East-Bloc Reformers Seek to Bury Cold War

THE world in Eastern Europe seems somehow upside down. One after the other, in what could be described as the domino theory in reverse, the communist systems in Eastern Europe are moving toward democracy and capitalism.

``Europe is where the cold war started, and it is proper to bury it here,'' said Adam Bromke, a professor at the Polish Academy of Sciences.

``There is no doubt, that we are living in the end of the communist era,'' Polish Housing Minister Aleksander Paszynski said recently, predicting the end of the present regime in Czechoslovakia in the near future.

That was last week, however, and with the speed that marks the changes in Eastern Europe these days, that prediction already seems a bit old.

The signals from the Czechoslovak leaders have been mixed. The first official suggestion of the need for political reform, last Tuesday, was followed Friday by club-wielding police beating up peaceful demonstrators.

No doubt there are different views among Prague's Communist leaders on how to respond to the changes sweeping through Eastern Europe, without being swept away themselves.

Not even the longest-serving Communist leader in Eastern Europe, Bulgaria's Todor Zhivkov, who for 35 years ruled that country, could withstand the demands for change. His departure followed that of East Germany's Erich Honecker, of Hungary's Janos Kadar, and of Poland's Mieczeslaw Rakowski in the last 18 months. Kadar has since died, Mr. Honecker is completely shunned, and Mr. Rakowski is trying to hang on and play a role in the new noncommunist Poland.

It seems highly likely that Milos Jakes in Czechoslovakia will share the fate of his hard-line colleagues.
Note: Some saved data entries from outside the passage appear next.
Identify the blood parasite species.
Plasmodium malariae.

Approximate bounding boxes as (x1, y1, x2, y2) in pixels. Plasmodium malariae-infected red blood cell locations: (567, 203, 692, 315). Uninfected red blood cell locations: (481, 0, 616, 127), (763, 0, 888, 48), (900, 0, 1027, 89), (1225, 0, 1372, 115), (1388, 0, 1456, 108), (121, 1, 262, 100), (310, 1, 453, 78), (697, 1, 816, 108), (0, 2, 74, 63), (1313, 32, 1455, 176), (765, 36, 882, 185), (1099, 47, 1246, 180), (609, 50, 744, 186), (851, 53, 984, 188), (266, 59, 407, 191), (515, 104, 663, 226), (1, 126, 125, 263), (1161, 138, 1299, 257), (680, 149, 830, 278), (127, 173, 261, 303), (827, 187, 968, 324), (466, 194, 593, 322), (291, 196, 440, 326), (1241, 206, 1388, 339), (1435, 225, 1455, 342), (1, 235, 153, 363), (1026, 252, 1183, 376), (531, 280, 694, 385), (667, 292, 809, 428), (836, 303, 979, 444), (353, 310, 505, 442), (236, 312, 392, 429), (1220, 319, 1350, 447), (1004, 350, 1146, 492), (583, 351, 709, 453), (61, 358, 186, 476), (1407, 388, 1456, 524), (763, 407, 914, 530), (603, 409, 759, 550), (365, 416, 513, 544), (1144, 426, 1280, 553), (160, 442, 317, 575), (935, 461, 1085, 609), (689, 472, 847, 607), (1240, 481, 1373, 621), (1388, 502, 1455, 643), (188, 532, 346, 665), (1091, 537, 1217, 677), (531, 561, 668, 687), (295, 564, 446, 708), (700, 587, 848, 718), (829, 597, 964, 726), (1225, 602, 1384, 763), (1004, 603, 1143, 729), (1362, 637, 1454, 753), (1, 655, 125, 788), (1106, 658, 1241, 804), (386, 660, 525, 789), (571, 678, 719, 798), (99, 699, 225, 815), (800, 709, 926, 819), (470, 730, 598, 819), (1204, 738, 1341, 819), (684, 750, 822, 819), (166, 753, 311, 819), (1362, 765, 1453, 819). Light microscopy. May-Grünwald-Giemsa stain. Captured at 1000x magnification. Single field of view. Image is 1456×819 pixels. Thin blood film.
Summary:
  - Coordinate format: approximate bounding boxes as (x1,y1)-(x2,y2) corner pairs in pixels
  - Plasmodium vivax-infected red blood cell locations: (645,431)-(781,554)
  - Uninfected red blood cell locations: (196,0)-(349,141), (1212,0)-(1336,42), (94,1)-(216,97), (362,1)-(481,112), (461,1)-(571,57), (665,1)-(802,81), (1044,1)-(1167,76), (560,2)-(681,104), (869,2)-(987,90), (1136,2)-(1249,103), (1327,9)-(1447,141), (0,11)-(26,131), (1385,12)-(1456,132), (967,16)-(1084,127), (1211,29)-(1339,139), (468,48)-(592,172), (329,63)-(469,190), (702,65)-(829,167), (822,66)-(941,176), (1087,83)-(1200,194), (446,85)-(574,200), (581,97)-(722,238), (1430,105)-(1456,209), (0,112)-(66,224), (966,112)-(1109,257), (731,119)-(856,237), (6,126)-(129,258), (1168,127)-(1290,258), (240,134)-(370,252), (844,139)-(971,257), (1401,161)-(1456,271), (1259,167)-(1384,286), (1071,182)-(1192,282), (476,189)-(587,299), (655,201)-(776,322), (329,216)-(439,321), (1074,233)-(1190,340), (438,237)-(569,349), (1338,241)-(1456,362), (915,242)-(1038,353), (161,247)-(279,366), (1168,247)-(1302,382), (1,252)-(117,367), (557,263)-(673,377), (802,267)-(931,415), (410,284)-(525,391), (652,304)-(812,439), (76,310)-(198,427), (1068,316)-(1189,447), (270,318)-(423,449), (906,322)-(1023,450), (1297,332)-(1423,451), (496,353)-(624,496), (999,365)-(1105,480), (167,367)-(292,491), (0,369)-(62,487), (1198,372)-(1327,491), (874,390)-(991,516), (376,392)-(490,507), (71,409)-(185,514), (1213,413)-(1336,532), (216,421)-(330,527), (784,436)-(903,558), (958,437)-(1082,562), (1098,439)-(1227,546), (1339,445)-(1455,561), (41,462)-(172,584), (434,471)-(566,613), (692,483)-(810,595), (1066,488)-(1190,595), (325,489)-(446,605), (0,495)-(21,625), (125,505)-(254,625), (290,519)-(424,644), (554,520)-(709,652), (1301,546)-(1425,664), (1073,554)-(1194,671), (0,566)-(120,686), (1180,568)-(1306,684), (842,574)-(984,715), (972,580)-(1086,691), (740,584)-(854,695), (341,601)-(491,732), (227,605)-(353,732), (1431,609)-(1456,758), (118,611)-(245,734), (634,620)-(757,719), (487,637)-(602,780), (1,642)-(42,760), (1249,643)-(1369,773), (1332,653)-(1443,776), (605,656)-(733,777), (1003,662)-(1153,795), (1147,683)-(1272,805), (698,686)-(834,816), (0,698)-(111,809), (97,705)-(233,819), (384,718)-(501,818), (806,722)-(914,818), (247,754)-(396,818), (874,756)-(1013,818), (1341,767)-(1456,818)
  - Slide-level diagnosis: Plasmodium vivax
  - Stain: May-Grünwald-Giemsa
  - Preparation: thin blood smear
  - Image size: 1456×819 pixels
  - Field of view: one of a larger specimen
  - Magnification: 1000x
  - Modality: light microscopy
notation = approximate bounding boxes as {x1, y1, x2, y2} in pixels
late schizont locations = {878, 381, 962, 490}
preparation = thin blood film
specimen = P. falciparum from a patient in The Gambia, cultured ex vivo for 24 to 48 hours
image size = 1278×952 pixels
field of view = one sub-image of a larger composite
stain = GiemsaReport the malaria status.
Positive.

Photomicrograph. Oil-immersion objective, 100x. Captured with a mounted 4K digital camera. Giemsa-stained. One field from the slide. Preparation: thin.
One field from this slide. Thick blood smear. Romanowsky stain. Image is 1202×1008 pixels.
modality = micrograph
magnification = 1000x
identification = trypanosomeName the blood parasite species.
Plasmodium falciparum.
On Sunday a crowd, estimated at more than 30,000, gathered in Wenceslas Square chanting ``Jakes out,'' and opposition activists founded a reform movement, Civil Forum, calling for the resignation of party leaders.

But there is no similar sign that the reform movement in Eastern Europe has reached Romania. The closing of its borders Friday with Hungary, which complains about the treatment of ethnic Hungarians in Romania, is the latest indication that hard-line leader Nicolae Ceausescu remains firmly in power. No upset was expected as his party convened yesterday for a congress.

Here in Poland, meanwhile, sociologist Jadwiga Staniszkis has developed a theory that what is taking place in the Soviet Union and Eastern Europe has been planned as part of the East bloc's adjustment to capitalism. The changes, she asserts, are largely coordinated by a crisis group (or ``center'') close to the KGB, the Soviet secret police.

``I believe,'' she said in an interview with the Polish weekly Tygodnik Solidarnosc, ``that this center has resolved that the survival of the empire depends on discarding decisions taken in the Soviet Union in the 1920s.''

By deciding to repudiate Stalinism, the Soviets have admitted ``that socialism is a local phenomenon while capitalism dominates the world,'' she says. The Soviets see current woes as an opportunity to develop along with capitalism and learn from Western experience. Ms. Staniszkis's theory is being widely discussed in Poland.

Regardless of whether she is right or wrong, the fact remains that Moscow's transformation from a restraining force to one that urges change has been the deciding factor in the present development in Eastern Europe.